Work request 1:
In the Epidendrum chlorinum text, reproduce the portion starting at "Epidendrum chlorinium is" and ending at "of 1–1.5 km.", changing "mountainous regions" to "highland regions".
Work request 2:
Turn the paragraph of the Epidendrum chlorinum text that opens "Epidendrum chlorinium is a terrestrial species" into a short bulleted list that keeps its main facts.

::: Passage provided :::

Epidendrum chlorinum

Scientific classification
- Kingdom: Plantae
- Clade: Tracheophytes
- Clade: Angiosperms
- Clade: Monocots
- Order: Asparagales
- Family: Orchidaceae
- Subfamily: Epidendroideae
- Tribe: Epidendreae
- Subtribe: Laeliinae
- Genus: Epidendrum
- Species: E. chlorinum
- Binomial name: Epidendrum chlorinum Barb.Rodr.
- Synonyms: E. chloranthum Barb.Rodr., nom. illeg.

= Epidendrum chlorinum =

- Authority: Barb.Rodr.
- Synonyms: E. chloranthum Barb.Rodr., nom. illeg.

Species of orchid

Epidendrum chlorinium is a terrestrial species of reed-stemmed Epidendrum found in mountainous regions of the states of Minas Gerais, São Paulo, and Espiritu Santo, Brazil, at altitudes of 1–1.5 km.

::: The data :::

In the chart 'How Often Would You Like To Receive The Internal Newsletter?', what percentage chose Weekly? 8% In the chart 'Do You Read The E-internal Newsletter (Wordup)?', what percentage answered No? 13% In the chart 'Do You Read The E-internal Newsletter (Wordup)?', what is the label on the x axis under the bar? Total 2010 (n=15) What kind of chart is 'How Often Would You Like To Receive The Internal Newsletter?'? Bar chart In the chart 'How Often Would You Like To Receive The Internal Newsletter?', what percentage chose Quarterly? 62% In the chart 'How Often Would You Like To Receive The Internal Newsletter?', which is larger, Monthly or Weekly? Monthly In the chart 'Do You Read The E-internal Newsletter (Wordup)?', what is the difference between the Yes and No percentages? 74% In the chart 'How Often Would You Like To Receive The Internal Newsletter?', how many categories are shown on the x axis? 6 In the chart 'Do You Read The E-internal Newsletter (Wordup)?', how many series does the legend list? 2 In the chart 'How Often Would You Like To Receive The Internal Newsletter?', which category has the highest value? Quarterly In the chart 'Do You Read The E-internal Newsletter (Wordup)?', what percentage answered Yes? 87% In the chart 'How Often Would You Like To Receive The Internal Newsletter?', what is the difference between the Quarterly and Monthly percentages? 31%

:::

Reply 1:
Epidendrum chlorinium is a terrestrial species of reed-stemmed Epidendrum found in highland regions of the states of Minas Gerais, São Paulo, and Espiritu Santo, Brazil, at altitudes of 1–1.5 km.

Reply 2:
- Habit: terrestrial
- Type: a reed-stemmed species of Epidendrum
- Range: mountainous regions of Minas Gerais, São Paulo, and Espiritu Santo, Brazil
- Altitude: 1–1.5 km